The possession of a high market share in a market open to 
competition may not, of itself, be deemed to be an abuse of market 
power; however, this sentence shall not affect the application of 
state and federal antitrust laws.
	(a-1)  Notwithstanding any other law, a qualifying person 
may pursue a private right of action under Section 39.158(b) or 
under Sections 15.01 through 15.26, Business & Commerce Code, based 
on a violation of this section, for damages or for injunctive 
relief, against a power generation company, a power marketer, a 
retail electric provider, or any other supplier of wholesale or 
retail electricity, other than a transmission and distribution 
utility, operating in ERCOT.  A qualifying person is not required to 
bring an administrative action before pursuing a private right of 
action.  In this subsection, "qualifying person" means a retail 
electric provider that meets the requirements for standing to sue 
for market power abuses under Sections 15.01 through 15.26, 
Business & Commerce Code.
	(9)  Add to the bill the following SECTION, numbered 
appropriately:          
	SECTION ____.  Subchapter D, Chapter 39, Utilities Code, is 
amended by adding Section 39.159 to read as follows:
	Sec. 39.159.  CONSIDERATION AND APPROVAL OF CERTAIN 
TRANSACTIONS. (a) To protect retail customers in this state, 
notwithstanding any other provision of this title, an electric 
utility or transmission and distribution utility must report to the 
commission not less than 120 days before the closing of any 
transaction in which:
		(1)  the electric utility or transmission and 
distribution utility will be merged or consolidated with another 
electric utility or transmission and distribution utility; or
		(2)  at least 50 percent of the stock of the electric 
utility or transmission and distribution utility will be sold.

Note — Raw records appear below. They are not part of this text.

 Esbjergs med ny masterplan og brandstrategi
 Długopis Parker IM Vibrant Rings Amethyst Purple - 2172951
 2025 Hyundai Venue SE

	(b)  The parties to a transaction described by Subsection (a) 
may not be required to obtain commission approval or to complete the 
commission review process before the closing of the transaction.

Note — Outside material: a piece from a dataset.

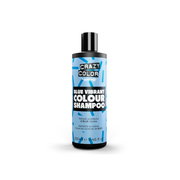 Crazy Color Blue Vibrant Colour Shampoo 250 mL - shampoo ravvivante blu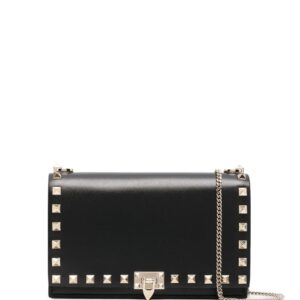 Valentino Garavani Rockstud wallet-on-chain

	(c)  The commission shall review a transaction described by 
Subsection (a) to determine whether the transaction is consistent 
with the public interest under the standards provided by Section 
14.101.
	(d)  If an electric utility or transmission and distribution 
utility or a person seeking to acquire or merge with an electric 
utility or transmission and distribution utility files with the 
commission a stipulation, representation, or commitment in advance 
of or as part of a filing described by this section or by Section 
14.101, the commission may enforce the stipulation, 
representation, or commitment to the extent that the stipulation, 
representation, or commitment is consistent with the standards 
provided by this section and Section 14.101.

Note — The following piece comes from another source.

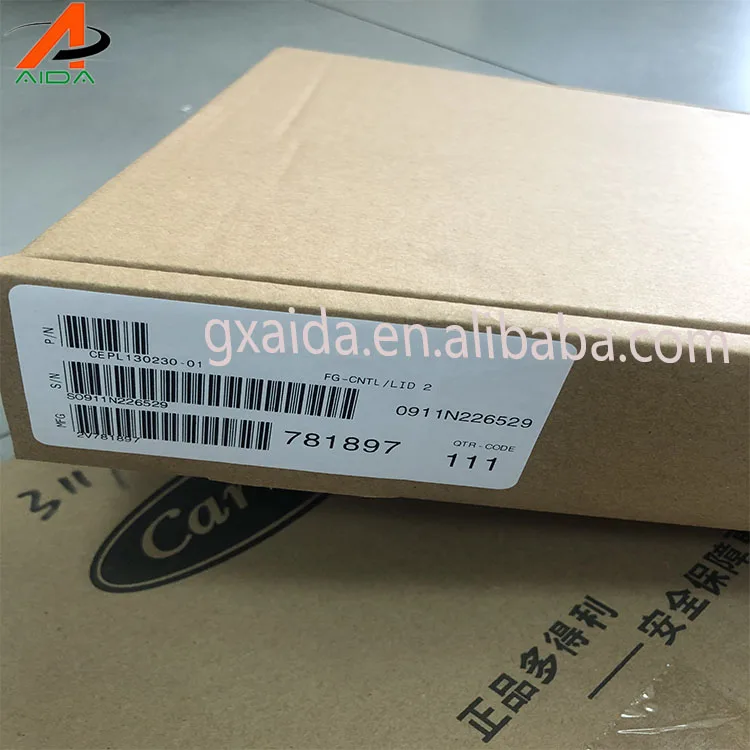 Original new Carrier LID Display Board CEPL130230-01 chiller parts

	(10)  In Section 39.2021(d), Utilities Code, as added by 
SECTION 5 of the bill (page 8, line 1), strike "service plan offered 
to residential customers" and substitute "service plan offered by 
the provider to residential customers".
	(11)  Add to the bill the following SECTION, numbered 
appropriately:         
	SECTION ____. Subchapter Z, Chapter 39, Utilities Code, is 
amended by adding Section 39.911 to read as follows:
	Sec. 39.911.  BILL FOR UTILITY SERVICES.  A retail electric 
provider with more than 250,000 residential customers in this state 
that, on December 31, 2006, was required to offer service to 
residential customers at the price to beat under Section 39.202, 
shall include on the first page of a bill for services sent to a 
customer the following language printed in at least 12-point type:  
"To see competitor pricing and service plans, please visit the 
Public Utility Commission website: www.powertochoose.com."
	(12)  Renumber SECTIONS accordingly.